■ **Source passage**

From: | Fujii Masao <masao(dot)fujii(at)oss(dot)nttdata(dot)com> |
---|---|
To: | torikoshia <torikoshia(at)oss(dot)nttdata(dot)com> |
Cc: | Ian Lawrence Barwick <barwick(at)gmail(dot)com>, Robert Haas <robertmhaas(at)gmail(dot)com>, Justin Pryzby <pryzby(at)telsasoft(dot)com>, pgsql-hackers <pgsql-hackers(at)postgresql(dot)org> |
Subject: | Re: adding wait_start column to pg_locks |
Date: | 2021-02-15 06:17:51 |
Message-ID: | 655f1a5b-4fa8-53ba-c3e2-8cee31587d37@oss.nttdata.com |
Views: | Raw Message | Whole Thread | Download mbox | Resend email |
Thread: | |
Lists: | pgsql-hackers |
On 2021/02/10 10:43, Fujii Masao wrote:
>
>
> On 2021/02/09 23:31, torikoshia wrote:
>> On 2021-02-09 22:54, Fujii Masao wrote:
>>> On 2021/02/09 19:11, Fujii Masao wrote:
>>>>
>>>>
>>>> On 2021/02/09 18:13, Fujii Masao wrote:
>>>>>
>>>>>
>>>>> On 2021/02/09 17:48, torikoshia wrote:
>>>>>> On 2021-02-05 18:49, Fujii Masao wrote:
>>>>>>> On 2021/02/05 0:03, torikoshia wrote:
>>>>>>>> On 2021-02-03 11:23, Fujii Masao wrote:
>>>>>>>>>> 64-bit fetches are not atomic on some platforms. So spinlock is necessary when updating "waitStart" without holding the partition lock? Also GetLockStatusData() needs spinlock when reading "waitStart"?

■ **Record extracts**

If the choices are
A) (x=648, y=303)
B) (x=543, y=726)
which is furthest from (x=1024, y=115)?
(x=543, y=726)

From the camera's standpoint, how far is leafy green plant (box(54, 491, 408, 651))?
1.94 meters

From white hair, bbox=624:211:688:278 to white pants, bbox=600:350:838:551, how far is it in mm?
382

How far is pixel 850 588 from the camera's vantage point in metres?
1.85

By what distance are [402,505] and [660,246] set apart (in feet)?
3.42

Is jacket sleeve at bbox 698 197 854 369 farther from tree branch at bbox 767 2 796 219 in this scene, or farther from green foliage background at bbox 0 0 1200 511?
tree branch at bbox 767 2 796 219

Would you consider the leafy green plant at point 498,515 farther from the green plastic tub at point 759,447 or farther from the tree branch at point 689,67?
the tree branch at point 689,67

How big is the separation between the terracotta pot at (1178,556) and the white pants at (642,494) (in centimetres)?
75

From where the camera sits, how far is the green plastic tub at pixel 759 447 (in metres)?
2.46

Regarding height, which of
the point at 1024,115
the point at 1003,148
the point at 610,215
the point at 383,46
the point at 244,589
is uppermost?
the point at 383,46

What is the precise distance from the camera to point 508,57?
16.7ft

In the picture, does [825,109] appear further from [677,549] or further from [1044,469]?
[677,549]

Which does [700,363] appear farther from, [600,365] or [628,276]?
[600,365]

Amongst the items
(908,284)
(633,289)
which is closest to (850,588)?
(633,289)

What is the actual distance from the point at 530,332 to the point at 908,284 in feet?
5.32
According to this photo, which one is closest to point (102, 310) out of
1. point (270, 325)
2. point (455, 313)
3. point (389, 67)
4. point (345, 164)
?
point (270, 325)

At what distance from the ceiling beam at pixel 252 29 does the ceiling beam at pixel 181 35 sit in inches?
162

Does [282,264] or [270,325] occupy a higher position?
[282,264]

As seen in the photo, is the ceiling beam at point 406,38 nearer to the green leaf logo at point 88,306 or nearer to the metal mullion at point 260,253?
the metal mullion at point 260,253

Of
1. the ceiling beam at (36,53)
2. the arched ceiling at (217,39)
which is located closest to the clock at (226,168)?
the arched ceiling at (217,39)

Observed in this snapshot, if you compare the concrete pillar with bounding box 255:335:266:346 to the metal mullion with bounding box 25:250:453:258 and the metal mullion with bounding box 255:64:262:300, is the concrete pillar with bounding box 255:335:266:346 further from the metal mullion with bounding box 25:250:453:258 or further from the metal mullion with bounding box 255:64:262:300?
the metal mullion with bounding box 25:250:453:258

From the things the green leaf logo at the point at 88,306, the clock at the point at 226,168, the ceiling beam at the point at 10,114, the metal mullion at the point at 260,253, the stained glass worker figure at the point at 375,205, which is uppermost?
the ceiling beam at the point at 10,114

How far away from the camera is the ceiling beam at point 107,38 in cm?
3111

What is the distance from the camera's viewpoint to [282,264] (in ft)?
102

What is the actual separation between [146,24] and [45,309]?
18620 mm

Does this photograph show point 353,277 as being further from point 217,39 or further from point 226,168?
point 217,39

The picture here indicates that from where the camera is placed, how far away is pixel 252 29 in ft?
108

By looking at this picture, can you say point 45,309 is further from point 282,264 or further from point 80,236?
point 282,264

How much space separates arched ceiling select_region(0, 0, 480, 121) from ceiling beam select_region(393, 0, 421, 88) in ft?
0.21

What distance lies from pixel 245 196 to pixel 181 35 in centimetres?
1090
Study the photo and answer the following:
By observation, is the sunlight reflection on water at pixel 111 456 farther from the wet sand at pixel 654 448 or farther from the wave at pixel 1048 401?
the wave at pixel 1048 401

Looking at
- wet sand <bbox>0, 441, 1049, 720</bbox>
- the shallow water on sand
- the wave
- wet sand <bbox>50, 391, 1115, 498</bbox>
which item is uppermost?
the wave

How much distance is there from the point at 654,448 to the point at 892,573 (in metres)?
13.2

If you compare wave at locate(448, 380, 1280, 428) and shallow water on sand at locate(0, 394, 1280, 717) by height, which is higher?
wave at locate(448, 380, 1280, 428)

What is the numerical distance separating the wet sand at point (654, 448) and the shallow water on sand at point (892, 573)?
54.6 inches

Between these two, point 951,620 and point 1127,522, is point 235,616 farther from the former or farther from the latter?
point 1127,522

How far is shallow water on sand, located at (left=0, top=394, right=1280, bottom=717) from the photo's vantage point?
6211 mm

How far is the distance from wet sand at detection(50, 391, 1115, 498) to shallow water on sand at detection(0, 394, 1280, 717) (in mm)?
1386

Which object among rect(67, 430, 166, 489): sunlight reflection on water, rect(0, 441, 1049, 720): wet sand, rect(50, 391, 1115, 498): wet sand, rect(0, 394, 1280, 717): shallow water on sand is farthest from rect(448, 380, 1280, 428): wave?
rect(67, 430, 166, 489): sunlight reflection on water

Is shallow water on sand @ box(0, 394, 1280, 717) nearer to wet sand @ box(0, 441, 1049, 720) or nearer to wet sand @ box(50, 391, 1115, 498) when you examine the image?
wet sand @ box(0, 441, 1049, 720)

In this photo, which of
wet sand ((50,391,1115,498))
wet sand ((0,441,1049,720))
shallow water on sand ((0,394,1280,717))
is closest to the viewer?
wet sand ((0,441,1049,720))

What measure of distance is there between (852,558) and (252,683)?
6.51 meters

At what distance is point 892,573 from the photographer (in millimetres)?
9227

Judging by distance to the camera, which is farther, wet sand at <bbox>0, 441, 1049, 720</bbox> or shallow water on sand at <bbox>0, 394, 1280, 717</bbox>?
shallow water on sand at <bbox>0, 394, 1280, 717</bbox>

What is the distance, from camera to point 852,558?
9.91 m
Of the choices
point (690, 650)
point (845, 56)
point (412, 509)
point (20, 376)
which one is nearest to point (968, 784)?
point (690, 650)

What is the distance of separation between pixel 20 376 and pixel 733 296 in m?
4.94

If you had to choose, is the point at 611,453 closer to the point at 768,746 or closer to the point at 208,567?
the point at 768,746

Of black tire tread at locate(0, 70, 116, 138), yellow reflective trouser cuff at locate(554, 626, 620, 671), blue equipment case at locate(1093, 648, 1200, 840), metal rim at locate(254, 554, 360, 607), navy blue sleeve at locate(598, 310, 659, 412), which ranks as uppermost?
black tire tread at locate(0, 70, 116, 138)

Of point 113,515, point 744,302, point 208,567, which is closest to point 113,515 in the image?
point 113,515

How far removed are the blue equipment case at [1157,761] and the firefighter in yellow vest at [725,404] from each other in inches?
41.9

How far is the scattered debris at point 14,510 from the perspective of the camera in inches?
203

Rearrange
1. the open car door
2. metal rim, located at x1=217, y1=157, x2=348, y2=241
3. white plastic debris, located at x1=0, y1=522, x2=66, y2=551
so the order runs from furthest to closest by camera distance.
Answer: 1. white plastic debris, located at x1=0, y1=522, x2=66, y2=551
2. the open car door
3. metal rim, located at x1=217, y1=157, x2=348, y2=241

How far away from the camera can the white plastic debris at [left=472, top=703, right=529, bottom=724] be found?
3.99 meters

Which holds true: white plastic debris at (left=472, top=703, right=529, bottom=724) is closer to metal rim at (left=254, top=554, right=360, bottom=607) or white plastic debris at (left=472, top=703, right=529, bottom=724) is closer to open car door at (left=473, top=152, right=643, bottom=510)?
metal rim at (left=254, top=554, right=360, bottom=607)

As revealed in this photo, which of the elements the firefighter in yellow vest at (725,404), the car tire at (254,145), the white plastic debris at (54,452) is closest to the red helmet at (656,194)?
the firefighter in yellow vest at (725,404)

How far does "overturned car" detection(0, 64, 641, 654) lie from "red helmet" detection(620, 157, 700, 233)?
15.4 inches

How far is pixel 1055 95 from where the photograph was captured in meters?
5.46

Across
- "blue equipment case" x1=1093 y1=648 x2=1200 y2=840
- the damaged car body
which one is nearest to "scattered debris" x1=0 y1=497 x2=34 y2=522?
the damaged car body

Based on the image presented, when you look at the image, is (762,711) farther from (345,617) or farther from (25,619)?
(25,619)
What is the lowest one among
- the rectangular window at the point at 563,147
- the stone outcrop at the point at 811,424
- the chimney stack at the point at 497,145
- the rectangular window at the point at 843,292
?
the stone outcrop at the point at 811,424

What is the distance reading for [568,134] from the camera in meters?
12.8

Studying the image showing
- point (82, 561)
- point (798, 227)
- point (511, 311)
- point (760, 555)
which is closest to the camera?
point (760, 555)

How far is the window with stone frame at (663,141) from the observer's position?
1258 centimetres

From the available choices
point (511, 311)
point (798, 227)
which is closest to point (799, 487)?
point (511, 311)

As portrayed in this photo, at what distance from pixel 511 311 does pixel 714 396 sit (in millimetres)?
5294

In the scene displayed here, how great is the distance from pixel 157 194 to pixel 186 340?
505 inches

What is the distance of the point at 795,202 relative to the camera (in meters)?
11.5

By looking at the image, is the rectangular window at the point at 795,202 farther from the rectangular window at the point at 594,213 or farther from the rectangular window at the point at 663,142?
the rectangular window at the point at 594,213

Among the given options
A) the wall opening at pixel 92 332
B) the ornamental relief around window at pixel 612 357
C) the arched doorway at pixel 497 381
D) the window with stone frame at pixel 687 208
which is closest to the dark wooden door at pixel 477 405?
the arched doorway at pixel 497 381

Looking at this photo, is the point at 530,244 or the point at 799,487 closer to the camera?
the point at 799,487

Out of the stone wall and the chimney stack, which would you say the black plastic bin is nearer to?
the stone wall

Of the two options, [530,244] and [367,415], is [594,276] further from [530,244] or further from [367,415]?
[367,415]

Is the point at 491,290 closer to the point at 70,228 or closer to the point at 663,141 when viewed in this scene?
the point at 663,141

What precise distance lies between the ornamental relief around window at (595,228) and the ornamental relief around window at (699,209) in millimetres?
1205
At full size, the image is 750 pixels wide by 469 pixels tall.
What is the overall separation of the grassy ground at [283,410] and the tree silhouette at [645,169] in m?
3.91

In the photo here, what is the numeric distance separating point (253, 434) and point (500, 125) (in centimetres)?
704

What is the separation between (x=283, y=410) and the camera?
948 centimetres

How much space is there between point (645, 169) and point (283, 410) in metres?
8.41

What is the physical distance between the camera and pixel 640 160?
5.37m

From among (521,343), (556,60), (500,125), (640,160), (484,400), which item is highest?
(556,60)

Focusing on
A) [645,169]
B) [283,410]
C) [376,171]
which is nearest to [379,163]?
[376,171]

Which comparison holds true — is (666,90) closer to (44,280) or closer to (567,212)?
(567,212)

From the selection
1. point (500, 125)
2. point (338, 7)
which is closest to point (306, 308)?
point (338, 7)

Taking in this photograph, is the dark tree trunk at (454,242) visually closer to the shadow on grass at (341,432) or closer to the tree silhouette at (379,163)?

■ **Problem description**
Answer these questions from the mailing-list message above.
(a) What is its subject line?
(b) On what date was it sent?
(c) According to the quoted concern at the end, what is not atomic on some platforms?

■ **Finished task**
(a) Re: adding wait_start column to pg_locks
(b) 2021-02-15
(c) 64-bit fetches